▶ _Required action_
In the text on franchise agreements below, reproduce word for word the passage that begins at "Franchisor sued to" and stops after "safety standards violations.".

▶ _Text section_
◇ ◇ ◇
When purchasing a franchise in Massachusetts, an individual must abide by an agreement outlining the ownership rules and requirements set by the franchisor. The company providing a franchisee with a license to operate under its trademark may terminate the agreement if a breach occurs.
Contracts generally require franchisees to operate their businesses within predefined standards that reflect the franchise. Breaching the terms could result in a company rescinding the franchise license and forcing a business owner to shut down. Common examples of a breach include failing to maintain the premises, mistreating customers and poor financial management.
Franchisor sued to terminate an agreement
The owners of a Boston donut and coffee shop operating under a popular franchise license found themselves faced with a lawsuit alleging a breach of their agreement. The franchisor requested that the court permanently close their business due to complaints of health, sanitation and food safety standards violations.
After a customer’s video went “viral” over the internet, the franchisor no longer wanted its brand and reputation associated with the location. As reported by Boston magazine, a major news station showed the customer’s footage, which allegedly resulted in negative media coverage.
The franchisor sent investigators to determine if the video footage was accurate. Upon discovering the truthfulness of the video, the company sent the location a “notice of default” stating it had breached the terms of its franchise agreement. If the owner could not resolve the issues captured in the video within 24 hours, the company would order it to close its doors. Because the shop owner reportedly did not comply with the default notice and continued to operate, the company filed a legal action.
A franchisee may also terminate a contract
A franchisor typically provides a new owner with training and guidance in operating a franchise in adherence to the contract’s specified standards. A franchisee, however, may file a legal action to terminate an agreement if he or she relied upon false or misleading statements to purchase a unit. If an agreement contains requirements that would cause undue harm or damages, a franchisee may have a right to terminate it.
◇ ◇ ◇
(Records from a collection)

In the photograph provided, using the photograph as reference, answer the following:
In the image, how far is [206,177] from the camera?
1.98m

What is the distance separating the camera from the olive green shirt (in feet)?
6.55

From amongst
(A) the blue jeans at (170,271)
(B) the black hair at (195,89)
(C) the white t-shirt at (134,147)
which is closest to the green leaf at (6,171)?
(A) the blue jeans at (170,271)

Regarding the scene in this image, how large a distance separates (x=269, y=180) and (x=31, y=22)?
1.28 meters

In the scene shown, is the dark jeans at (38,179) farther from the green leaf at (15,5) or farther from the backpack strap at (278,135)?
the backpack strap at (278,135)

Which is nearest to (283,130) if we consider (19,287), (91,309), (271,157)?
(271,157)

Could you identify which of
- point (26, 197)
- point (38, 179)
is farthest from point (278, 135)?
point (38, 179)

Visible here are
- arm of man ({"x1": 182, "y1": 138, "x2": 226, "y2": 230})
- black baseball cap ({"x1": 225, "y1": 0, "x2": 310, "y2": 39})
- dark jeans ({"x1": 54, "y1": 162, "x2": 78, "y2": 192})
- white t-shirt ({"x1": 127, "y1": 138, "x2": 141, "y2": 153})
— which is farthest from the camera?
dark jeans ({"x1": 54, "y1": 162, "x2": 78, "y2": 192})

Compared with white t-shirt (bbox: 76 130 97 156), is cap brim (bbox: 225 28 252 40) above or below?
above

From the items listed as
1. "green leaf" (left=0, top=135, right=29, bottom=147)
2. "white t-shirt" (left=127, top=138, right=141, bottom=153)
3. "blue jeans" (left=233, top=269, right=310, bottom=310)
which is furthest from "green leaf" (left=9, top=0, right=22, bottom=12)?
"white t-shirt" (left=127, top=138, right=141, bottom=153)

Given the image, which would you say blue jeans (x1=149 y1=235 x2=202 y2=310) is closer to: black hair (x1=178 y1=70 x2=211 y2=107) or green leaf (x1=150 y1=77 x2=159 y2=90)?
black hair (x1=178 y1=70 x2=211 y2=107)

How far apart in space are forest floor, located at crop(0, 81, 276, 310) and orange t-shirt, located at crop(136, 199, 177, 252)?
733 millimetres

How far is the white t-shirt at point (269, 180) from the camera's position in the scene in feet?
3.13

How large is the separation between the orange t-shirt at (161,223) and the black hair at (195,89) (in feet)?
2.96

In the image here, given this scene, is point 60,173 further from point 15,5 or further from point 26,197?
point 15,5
◇ ◇ ◇
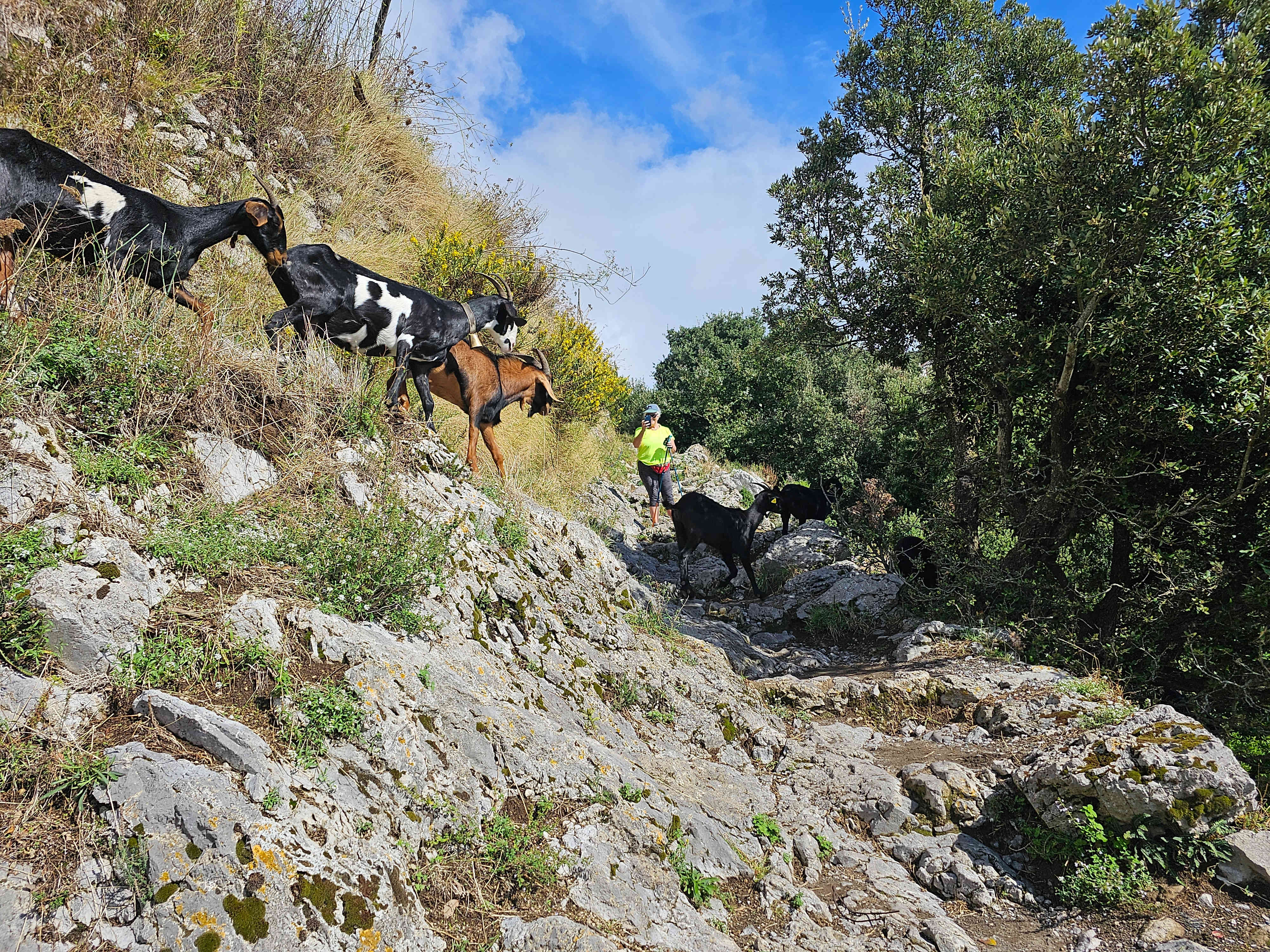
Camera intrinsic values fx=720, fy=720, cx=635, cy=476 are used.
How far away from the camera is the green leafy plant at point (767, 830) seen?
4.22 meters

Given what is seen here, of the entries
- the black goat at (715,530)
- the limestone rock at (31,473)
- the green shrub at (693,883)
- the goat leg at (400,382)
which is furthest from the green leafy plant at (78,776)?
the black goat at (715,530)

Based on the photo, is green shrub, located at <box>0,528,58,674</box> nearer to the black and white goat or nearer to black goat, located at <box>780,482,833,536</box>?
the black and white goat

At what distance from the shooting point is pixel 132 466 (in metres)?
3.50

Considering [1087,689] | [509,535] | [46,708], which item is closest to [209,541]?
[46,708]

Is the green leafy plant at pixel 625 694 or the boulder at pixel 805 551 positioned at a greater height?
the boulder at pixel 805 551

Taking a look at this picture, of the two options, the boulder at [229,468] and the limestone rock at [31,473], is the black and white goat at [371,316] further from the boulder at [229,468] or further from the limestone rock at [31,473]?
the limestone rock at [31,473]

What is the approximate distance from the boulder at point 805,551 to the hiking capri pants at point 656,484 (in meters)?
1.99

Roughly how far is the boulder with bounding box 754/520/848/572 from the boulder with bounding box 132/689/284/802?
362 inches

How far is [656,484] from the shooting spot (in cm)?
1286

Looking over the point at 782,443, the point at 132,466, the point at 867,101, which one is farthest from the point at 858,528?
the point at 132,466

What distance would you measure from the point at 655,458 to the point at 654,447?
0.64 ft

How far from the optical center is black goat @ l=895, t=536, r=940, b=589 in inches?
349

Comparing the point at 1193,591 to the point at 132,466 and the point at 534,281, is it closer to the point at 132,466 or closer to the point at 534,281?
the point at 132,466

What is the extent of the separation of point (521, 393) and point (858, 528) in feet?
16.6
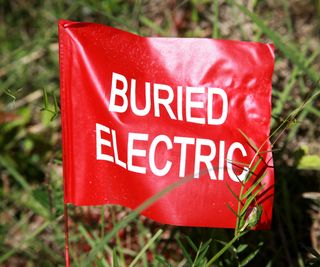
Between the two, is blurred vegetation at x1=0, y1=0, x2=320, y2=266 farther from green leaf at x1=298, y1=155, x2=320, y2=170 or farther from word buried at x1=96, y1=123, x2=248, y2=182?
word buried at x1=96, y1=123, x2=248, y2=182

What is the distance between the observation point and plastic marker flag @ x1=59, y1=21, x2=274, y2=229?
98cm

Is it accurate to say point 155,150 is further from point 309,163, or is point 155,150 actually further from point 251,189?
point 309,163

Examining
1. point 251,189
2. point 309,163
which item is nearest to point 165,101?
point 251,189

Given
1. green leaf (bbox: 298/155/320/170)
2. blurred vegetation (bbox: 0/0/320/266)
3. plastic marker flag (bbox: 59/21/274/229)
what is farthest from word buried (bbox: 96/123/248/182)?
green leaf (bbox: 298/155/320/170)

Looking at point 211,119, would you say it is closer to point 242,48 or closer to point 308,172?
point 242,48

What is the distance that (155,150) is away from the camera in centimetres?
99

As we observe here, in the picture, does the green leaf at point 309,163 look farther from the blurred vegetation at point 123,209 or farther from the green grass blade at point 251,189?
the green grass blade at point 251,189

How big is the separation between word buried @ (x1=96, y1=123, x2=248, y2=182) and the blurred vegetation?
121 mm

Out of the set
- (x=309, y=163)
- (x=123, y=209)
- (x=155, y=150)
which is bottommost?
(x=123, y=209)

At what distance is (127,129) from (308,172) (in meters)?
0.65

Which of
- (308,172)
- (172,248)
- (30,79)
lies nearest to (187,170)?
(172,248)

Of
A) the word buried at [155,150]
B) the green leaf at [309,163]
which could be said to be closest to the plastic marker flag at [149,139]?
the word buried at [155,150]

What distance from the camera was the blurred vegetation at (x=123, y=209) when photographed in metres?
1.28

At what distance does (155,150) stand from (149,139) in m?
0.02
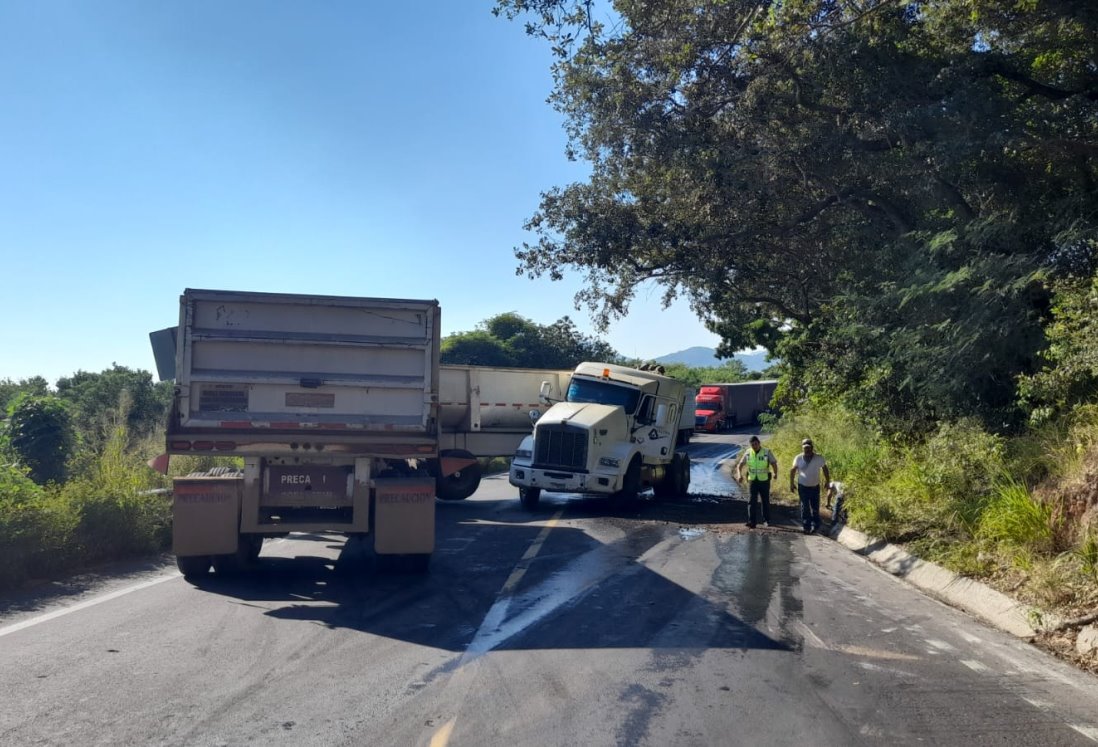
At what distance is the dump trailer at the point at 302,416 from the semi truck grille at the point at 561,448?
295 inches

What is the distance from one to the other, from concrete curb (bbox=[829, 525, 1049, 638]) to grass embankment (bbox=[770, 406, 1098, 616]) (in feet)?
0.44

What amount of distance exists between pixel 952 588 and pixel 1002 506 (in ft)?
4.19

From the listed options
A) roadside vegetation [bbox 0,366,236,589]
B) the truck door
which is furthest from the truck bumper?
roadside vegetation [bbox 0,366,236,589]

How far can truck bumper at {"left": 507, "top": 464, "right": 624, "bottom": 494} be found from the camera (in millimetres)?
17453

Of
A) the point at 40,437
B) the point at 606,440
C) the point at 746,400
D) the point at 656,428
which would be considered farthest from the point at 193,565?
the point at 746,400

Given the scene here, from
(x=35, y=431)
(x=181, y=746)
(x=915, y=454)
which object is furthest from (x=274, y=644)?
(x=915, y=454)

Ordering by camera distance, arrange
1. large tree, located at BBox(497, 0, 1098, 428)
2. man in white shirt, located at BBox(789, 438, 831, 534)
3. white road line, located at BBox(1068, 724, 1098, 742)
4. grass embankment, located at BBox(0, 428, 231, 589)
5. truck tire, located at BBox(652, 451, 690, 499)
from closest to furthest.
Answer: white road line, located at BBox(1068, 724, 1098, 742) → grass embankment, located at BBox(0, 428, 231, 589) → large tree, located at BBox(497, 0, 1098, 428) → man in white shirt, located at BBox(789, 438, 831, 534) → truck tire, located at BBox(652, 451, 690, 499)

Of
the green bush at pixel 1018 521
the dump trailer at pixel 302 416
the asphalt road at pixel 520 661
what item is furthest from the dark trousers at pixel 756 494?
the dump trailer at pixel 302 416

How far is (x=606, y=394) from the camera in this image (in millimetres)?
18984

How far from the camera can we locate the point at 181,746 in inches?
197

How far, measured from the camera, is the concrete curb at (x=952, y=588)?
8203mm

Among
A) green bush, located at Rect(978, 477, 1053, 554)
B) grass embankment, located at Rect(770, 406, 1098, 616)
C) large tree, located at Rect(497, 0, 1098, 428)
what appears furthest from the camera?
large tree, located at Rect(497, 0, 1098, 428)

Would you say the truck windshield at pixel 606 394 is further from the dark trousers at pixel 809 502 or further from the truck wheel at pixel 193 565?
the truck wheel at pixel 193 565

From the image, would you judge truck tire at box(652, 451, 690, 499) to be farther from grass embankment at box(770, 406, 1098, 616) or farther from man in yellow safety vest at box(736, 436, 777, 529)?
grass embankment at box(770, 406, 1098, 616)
◇ ◇ ◇
▶ _Solution for this problem_
Franchisor sued to terminate an agreement
The owners of a Boston donut and coffee shop operating under a popular franchise license found themselves faced with a lawsuit alleging a breach of their agreement. The franchisor requested that the court permanently close their business due to complaints of health, sanitation and food safety standards violations.